▸ **DATASET RECORDS**
-*-
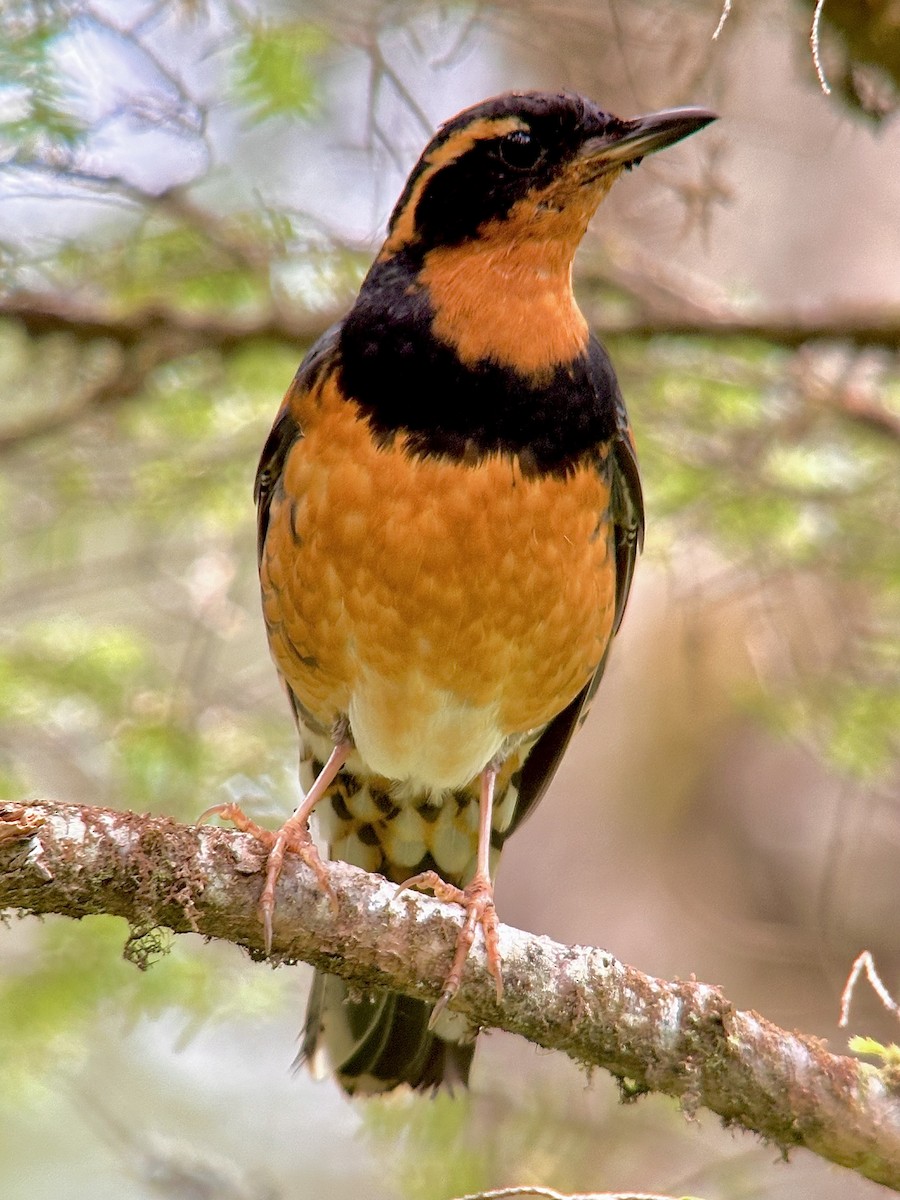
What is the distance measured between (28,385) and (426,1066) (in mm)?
4425


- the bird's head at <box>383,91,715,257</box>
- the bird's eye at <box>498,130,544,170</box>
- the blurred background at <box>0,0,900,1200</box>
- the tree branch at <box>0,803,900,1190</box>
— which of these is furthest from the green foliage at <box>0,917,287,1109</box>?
the bird's eye at <box>498,130,544,170</box>

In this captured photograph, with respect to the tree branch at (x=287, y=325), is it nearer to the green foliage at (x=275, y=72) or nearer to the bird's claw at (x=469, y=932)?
the green foliage at (x=275, y=72)

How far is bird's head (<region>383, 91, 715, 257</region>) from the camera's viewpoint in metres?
4.72

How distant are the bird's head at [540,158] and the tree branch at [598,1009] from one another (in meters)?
2.24

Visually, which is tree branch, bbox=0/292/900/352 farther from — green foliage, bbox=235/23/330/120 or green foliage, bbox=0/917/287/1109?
green foliage, bbox=0/917/287/1109

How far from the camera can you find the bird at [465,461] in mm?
4727

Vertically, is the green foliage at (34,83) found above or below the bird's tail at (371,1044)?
above

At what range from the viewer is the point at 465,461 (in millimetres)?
4711

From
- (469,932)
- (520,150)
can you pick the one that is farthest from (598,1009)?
(520,150)

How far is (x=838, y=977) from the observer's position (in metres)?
8.05

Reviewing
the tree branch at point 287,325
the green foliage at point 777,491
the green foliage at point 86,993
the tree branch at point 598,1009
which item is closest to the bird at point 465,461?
the tree branch at point 598,1009

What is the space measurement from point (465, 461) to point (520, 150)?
42.0 inches

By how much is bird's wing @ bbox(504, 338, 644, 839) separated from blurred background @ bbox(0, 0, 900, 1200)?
3.90ft

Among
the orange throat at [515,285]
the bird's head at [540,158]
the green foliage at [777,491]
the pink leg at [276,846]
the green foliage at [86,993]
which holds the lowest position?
the green foliage at [86,993]
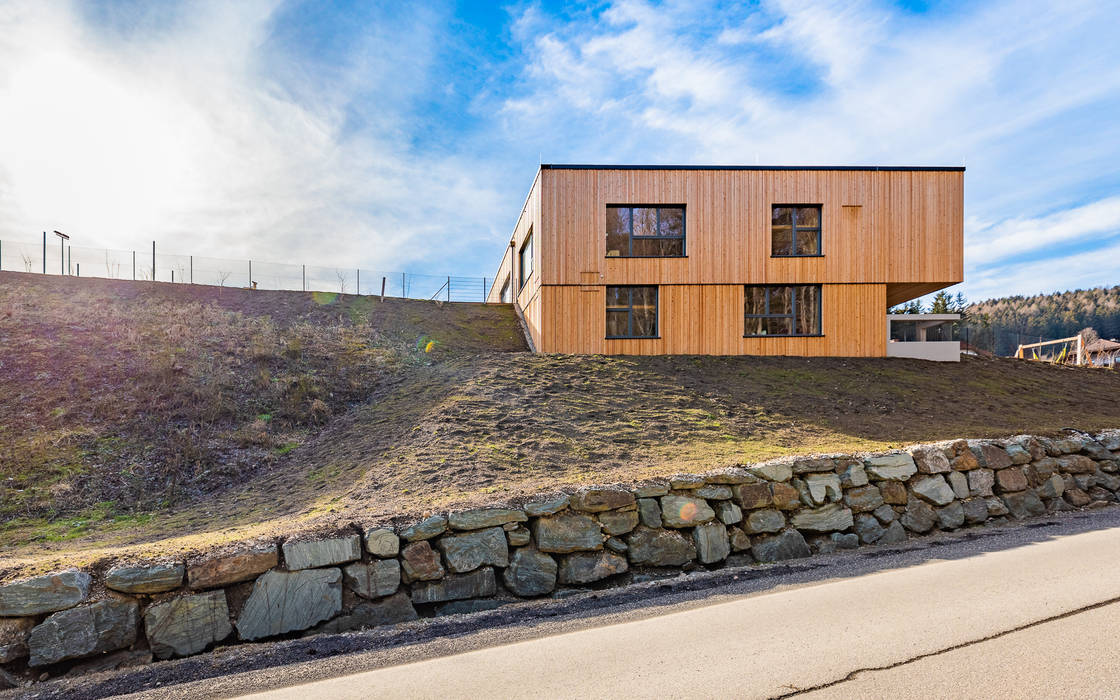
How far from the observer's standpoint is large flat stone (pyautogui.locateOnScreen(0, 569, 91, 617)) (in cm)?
500

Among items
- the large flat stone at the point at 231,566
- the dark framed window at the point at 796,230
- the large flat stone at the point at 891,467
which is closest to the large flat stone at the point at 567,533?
the large flat stone at the point at 231,566

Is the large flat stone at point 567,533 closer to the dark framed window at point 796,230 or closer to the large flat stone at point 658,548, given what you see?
the large flat stone at point 658,548

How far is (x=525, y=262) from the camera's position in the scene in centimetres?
2489

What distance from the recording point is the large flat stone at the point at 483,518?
21.3 ft

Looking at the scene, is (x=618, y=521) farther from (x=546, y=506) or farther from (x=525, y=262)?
(x=525, y=262)

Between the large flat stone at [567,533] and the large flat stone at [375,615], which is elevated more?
the large flat stone at [567,533]

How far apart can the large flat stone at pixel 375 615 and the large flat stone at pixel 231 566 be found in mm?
761

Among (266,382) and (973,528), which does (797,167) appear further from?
(266,382)

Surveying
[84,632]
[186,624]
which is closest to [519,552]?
[186,624]

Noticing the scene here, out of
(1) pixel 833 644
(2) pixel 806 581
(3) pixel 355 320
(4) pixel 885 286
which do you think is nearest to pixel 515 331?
(3) pixel 355 320

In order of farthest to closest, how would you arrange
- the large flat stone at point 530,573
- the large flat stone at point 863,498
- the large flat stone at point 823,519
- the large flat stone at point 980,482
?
the large flat stone at point 980,482
the large flat stone at point 863,498
the large flat stone at point 823,519
the large flat stone at point 530,573

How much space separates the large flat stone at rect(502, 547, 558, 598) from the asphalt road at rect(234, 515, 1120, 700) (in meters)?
1.36

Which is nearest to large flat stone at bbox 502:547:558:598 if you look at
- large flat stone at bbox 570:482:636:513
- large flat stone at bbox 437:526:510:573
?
large flat stone at bbox 437:526:510:573

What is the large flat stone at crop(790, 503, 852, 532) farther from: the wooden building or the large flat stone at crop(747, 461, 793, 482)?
the wooden building
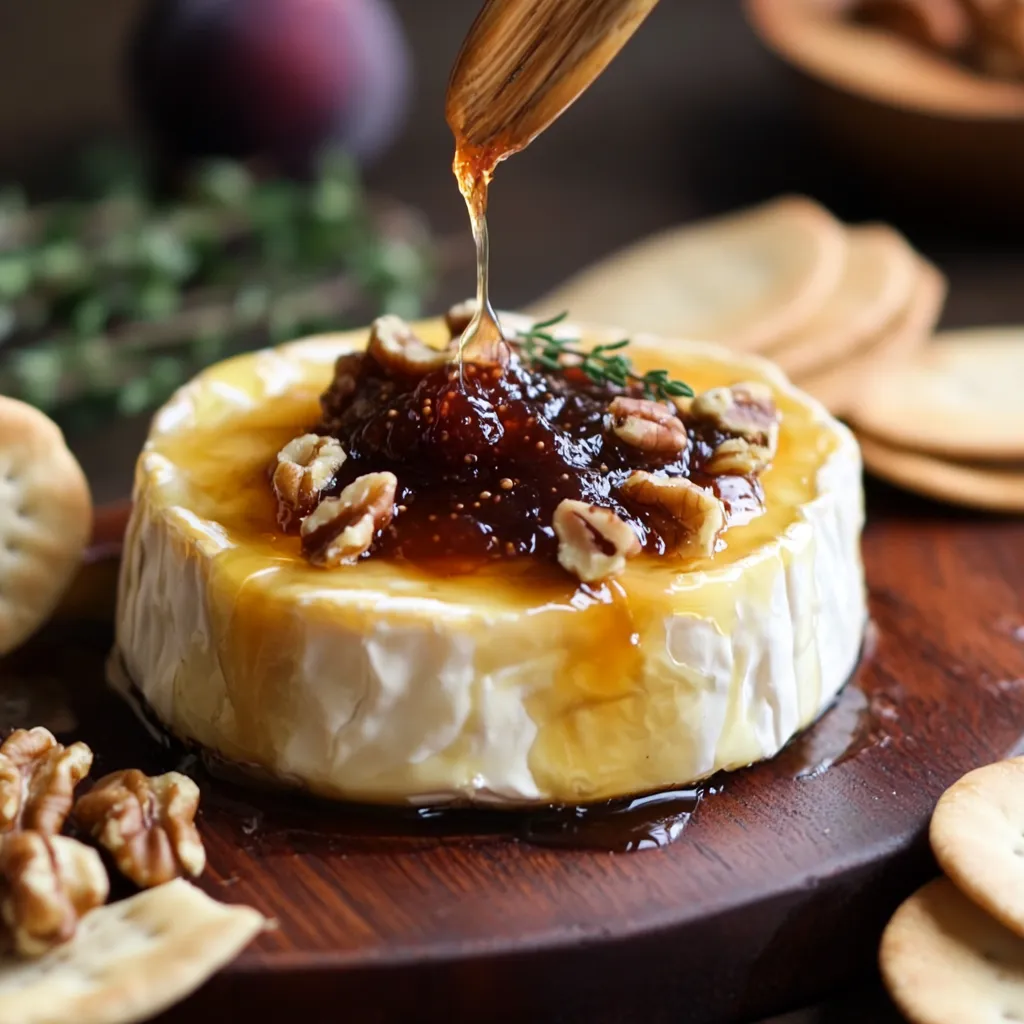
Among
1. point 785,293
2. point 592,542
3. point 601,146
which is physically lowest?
point 601,146

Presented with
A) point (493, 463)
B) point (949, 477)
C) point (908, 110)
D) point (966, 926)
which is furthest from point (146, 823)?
point (908, 110)

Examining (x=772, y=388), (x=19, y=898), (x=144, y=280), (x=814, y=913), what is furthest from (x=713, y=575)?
(x=144, y=280)

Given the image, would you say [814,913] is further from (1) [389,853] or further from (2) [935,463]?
(2) [935,463]

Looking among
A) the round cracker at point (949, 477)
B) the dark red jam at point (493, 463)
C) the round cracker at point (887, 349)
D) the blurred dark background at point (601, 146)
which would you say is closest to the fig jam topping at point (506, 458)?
the dark red jam at point (493, 463)

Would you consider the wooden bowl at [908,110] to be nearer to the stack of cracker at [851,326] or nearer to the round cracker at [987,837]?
the stack of cracker at [851,326]

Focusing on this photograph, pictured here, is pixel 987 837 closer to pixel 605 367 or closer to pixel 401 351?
pixel 605 367

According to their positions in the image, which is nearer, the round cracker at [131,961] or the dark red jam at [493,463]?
the round cracker at [131,961]
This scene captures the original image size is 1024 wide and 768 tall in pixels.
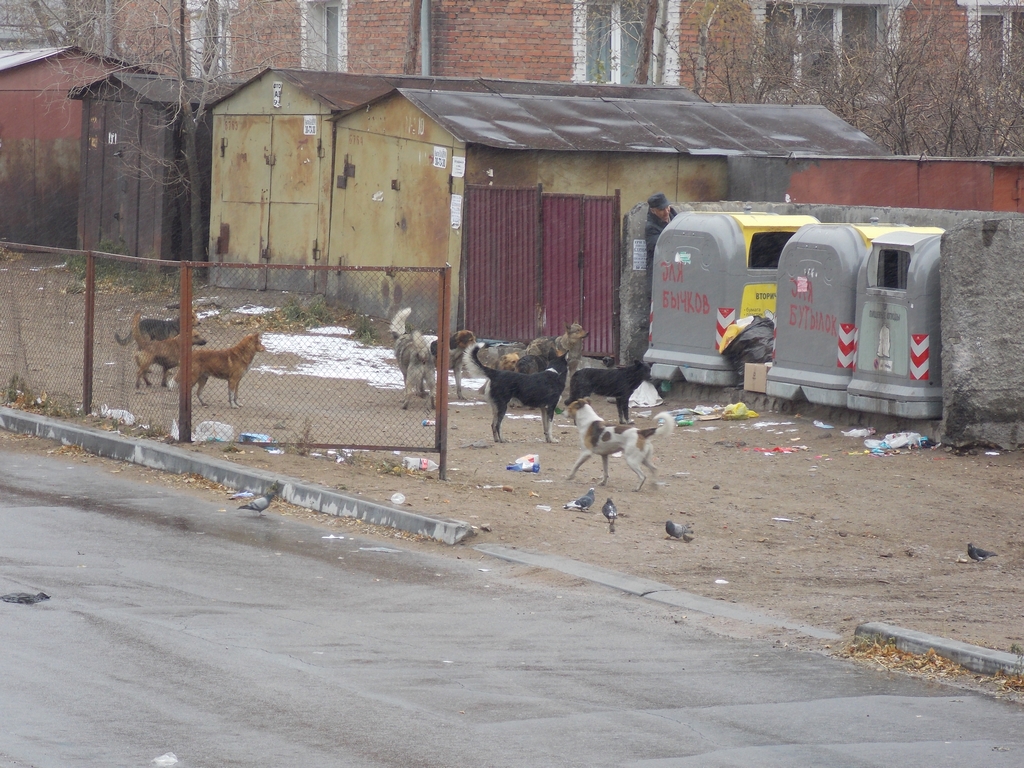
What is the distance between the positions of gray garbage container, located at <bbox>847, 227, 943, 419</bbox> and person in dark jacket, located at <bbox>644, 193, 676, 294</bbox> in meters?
3.12

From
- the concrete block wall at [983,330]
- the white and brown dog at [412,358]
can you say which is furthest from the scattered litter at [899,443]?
the white and brown dog at [412,358]

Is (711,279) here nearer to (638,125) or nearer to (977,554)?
(638,125)

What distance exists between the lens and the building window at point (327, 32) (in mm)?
29925

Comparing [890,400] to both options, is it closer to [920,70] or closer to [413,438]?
[413,438]

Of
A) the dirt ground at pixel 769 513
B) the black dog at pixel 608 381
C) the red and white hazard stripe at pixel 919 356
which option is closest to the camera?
the dirt ground at pixel 769 513

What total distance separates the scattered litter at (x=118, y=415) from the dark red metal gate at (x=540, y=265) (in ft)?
19.5

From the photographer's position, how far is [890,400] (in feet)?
40.2

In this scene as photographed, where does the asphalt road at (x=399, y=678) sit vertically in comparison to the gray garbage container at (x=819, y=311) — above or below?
below

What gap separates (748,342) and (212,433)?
19.1 ft

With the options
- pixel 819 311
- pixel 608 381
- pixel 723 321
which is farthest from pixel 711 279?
pixel 608 381

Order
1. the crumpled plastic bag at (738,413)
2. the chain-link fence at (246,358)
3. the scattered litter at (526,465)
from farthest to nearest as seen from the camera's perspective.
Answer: the crumpled plastic bag at (738,413), the chain-link fence at (246,358), the scattered litter at (526,465)

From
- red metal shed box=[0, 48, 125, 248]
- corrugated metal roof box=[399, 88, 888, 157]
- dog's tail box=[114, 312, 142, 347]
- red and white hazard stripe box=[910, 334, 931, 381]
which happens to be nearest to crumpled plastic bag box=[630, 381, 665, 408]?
red and white hazard stripe box=[910, 334, 931, 381]

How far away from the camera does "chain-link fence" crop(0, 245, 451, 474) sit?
11.5 m

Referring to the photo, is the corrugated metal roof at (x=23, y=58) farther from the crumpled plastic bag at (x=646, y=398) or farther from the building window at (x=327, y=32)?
the crumpled plastic bag at (x=646, y=398)
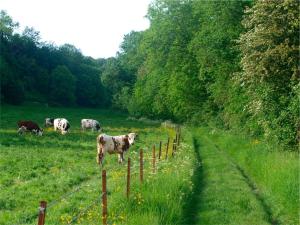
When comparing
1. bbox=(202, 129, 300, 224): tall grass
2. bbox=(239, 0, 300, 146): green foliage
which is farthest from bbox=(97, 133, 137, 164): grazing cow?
bbox=(239, 0, 300, 146): green foliage

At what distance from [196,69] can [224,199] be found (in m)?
39.0

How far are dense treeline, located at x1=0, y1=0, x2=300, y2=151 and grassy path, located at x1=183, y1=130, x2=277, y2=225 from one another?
3.72 metres

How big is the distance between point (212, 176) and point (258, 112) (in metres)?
5.32

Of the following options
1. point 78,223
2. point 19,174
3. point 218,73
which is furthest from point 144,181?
point 218,73

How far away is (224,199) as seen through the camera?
16.2m

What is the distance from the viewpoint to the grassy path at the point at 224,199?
1383cm

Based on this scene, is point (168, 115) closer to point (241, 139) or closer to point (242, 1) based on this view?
point (242, 1)

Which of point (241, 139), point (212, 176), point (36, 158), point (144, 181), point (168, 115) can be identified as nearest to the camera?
point (144, 181)

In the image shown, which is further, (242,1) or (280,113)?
(242,1)

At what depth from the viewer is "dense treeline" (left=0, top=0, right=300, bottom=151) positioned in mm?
22203

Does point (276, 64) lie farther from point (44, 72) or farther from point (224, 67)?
point (44, 72)

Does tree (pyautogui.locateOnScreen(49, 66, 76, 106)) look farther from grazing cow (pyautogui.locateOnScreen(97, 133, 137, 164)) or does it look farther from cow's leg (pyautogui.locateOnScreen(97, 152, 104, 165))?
cow's leg (pyautogui.locateOnScreen(97, 152, 104, 165))

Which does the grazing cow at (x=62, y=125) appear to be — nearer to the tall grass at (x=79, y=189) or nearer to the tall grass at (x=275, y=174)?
the tall grass at (x=79, y=189)

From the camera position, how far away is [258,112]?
24.5 metres
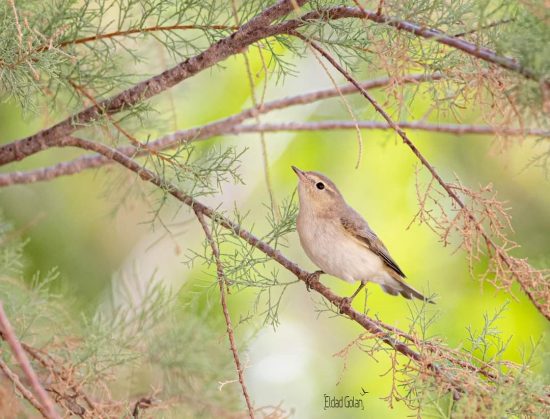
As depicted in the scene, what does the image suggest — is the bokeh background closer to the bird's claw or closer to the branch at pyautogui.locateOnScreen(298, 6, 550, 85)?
the bird's claw

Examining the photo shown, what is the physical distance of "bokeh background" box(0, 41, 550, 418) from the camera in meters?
3.28

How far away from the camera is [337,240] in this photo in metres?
2.48

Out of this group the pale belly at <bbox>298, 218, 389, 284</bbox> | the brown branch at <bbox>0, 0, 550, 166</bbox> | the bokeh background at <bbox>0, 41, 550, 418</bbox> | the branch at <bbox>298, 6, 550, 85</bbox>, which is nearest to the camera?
the branch at <bbox>298, 6, 550, 85</bbox>

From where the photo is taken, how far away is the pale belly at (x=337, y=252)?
95.8 inches

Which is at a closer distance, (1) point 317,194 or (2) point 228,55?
(2) point 228,55

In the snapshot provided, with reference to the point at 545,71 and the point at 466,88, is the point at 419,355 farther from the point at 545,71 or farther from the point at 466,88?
the point at 545,71

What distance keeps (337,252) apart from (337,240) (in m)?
0.05

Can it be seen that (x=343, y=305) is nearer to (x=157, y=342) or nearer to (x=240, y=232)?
(x=240, y=232)

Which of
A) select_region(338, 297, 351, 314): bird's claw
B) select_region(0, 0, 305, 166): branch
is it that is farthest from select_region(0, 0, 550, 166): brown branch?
select_region(338, 297, 351, 314): bird's claw

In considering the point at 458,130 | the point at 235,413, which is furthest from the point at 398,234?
the point at 235,413

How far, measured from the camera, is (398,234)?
12.5 ft

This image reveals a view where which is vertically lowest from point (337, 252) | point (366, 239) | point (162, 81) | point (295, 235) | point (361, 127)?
point (162, 81)

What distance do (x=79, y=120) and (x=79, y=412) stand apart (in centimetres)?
65

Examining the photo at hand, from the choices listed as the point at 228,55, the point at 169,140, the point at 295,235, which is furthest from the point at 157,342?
the point at 295,235
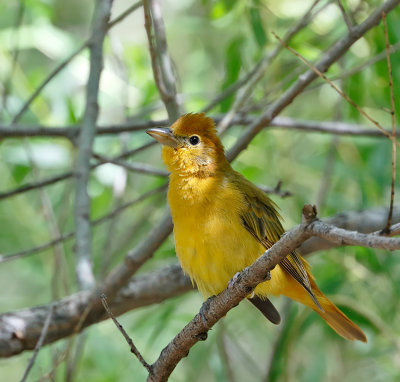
-*-
▸ **CHALLENGE**
Count how many lines in the data above contain the string "appear", matching case exactly, and reply with the number alone.

▸ **RESULT FOR THIS TASK**
2